**WORK TO BE COMPLETED:**
The listing beneath should be written out in full, exactly as shown.
begin EXERCISE MATERIAL
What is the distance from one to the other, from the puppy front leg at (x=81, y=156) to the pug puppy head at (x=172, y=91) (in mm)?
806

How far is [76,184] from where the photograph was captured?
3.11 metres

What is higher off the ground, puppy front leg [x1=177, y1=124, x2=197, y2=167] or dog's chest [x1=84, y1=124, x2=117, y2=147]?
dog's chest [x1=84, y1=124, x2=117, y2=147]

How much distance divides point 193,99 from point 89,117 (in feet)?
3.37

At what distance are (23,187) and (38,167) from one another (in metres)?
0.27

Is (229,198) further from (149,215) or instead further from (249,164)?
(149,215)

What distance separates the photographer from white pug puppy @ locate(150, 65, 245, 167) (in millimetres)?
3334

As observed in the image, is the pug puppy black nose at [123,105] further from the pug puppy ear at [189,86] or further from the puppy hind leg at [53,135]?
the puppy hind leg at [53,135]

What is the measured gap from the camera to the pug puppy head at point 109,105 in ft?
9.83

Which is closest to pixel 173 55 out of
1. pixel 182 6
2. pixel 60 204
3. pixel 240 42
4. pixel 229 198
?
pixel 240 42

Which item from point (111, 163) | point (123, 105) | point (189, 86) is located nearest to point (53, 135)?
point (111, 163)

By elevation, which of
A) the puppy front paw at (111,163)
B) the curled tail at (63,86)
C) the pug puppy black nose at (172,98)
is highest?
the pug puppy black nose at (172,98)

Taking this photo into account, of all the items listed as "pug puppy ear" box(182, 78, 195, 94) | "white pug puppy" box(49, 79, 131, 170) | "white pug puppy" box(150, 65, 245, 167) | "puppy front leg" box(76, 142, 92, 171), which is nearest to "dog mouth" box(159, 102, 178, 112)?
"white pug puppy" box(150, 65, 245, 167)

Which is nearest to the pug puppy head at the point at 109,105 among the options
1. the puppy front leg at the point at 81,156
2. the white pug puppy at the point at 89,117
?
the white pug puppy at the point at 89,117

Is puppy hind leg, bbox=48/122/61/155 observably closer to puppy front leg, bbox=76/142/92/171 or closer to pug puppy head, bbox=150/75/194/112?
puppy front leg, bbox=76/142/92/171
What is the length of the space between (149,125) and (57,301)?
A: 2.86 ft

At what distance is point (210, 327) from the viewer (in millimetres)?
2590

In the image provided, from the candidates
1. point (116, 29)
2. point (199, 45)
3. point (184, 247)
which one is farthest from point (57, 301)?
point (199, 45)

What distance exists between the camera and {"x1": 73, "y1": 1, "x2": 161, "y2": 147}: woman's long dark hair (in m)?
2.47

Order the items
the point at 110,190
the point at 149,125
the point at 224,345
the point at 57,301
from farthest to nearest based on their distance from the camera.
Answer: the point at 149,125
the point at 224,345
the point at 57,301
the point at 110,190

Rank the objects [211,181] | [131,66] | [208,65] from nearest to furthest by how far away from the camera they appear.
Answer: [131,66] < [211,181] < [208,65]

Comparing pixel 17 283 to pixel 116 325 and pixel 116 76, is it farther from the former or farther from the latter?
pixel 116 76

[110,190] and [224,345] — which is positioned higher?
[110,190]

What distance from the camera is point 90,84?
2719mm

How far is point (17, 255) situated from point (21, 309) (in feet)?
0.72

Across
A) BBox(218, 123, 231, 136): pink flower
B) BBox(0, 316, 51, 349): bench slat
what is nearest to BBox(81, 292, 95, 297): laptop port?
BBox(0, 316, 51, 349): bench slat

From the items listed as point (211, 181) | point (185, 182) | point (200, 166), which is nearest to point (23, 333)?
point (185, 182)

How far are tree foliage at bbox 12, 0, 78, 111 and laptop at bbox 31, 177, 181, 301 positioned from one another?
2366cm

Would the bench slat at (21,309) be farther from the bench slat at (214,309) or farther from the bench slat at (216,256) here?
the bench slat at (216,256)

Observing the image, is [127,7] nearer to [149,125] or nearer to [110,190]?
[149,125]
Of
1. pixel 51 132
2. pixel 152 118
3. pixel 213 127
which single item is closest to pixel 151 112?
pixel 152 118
end EXERCISE MATERIAL
**SOLUTION TO THIS EXERCISE:**
What is the distance from one to the other, from the puppy front leg at (x=81, y=156) to the pug puppy head at (x=172, y=91) (in mm)?
806

How far is [76,184] from where the photograph was captured?
3.11 metres

What is higher off the ground, puppy front leg [x1=177, y1=124, x2=197, y2=167] or dog's chest [x1=84, y1=124, x2=117, y2=147]?
dog's chest [x1=84, y1=124, x2=117, y2=147]

How much distance divides point 193,99 from point 89,117 (in feet)?
3.37

At what distance are (23,187) and (38,167) from one another (in metres)?
0.27

Is (229,198) further from (149,215) or instead further from (249,164)?
(149,215)

What distance separates the photographer from white pug puppy @ locate(150, 65, 245, 167) (in millimetres)?
3334

As observed in the image, is the pug puppy black nose at [123,105] further from the pug puppy ear at [189,86] or further from the puppy hind leg at [53,135]?
the puppy hind leg at [53,135]

What is the measured gap from the camera to the pug puppy head at point 109,105 in ft?
9.83

Which is closest to pixel 173 55 out of
1. pixel 182 6
2. pixel 60 204
3. pixel 240 42
4. pixel 229 198
?
pixel 240 42

Which item from point (111, 163) | point (123, 105) | point (189, 86) is located nearest to point (53, 135)?
point (111, 163)

By elevation, which of
A) the puppy front paw at (111,163)
B) the curled tail at (63,86)
C) the pug puppy black nose at (172,98)
is highest?
the pug puppy black nose at (172,98)

Taking this photo into account, of all the items listed as "pug puppy ear" box(182, 78, 195, 94) | "white pug puppy" box(49, 79, 131, 170) | "white pug puppy" box(150, 65, 245, 167) | "puppy front leg" box(76, 142, 92, 171), which is nearest to "dog mouth" box(159, 102, 178, 112)?
"white pug puppy" box(150, 65, 245, 167)

Which is nearest to the pug puppy head at the point at 109,105 among the options
1. the puppy front leg at the point at 81,156
2. the white pug puppy at the point at 89,117
?
the white pug puppy at the point at 89,117

Is puppy hind leg, bbox=48/122/61/155 observably closer to puppy front leg, bbox=76/142/92/171 or closer to pug puppy head, bbox=150/75/194/112?
puppy front leg, bbox=76/142/92/171
What is the length of the space between (149,125) and (57,301)?
A: 2.86 ft

At what distance is point (210, 327) from the viewer (in millimetres)?
2590

In the image provided, from the candidates
1. point (116, 29)
2. point (199, 45)
3. point (184, 247)
which one is farthest from point (57, 301)?
point (199, 45)

What distance exists between the camera and {"x1": 73, "y1": 1, "x2": 161, "y2": 147}: woman's long dark hair (in m)?
2.47

Order the items
the point at 110,190
the point at 149,125
the point at 224,345
the point at 57,301
from farthest to nearest based on their distance from the camera.
Answer: the point at 149,125
the point at 224,345
the point at 57,301
the point at 110,190

Rank the objects [211,181] | [131,66] | [208,65] from nearest to furthest by how far away from the camera they appear.
Answer: [131,66] < [211,181] < [208,65]

Comparing pixel 17 283 to pixel 116 325 and pixel 116 76, is it farther from the former or farther from the latter?
pixel 116 76

[110,190] and [224,345] — which is positioned higher?
[110,190]

What distance from the camera is point 90,84?
2719mm

How far is point (17, 255) situated from point (21, 309) (in feet)?
0.72

Across
A) BBox(218, 123, 231, 136): pink flower
B) BBox(0, 316, 51, 349): bench slat
what is nearest to BBox(81, 292, 95, 297): laptop port?
BBox(0, 316, 51, 349): bench slat

From the items listed as point (211, 181) | point (185, 182) | point (200, 166), which is nearest to point (23, 333)?
point (185, 182)

How far are tree foliage at bbox 12, 0, 78, 111 and laptop at bbox 31, 177, 181, 301 positioned from one another?
2366cm

Would the bench slat at (21,309) be farther from the bench slat at (214,309) or farther from the bench slat at (216,256) here?
the bench slat at (216,256)

Observing the image, is [127,7] nearer to [149,125] or nearer to [110,190]?
[149,125]
Of
1. pixel 51 132
2. pixel 152 118
3. pixel 213 127
which single item is closest to pixel 151 112?
pixel 152 118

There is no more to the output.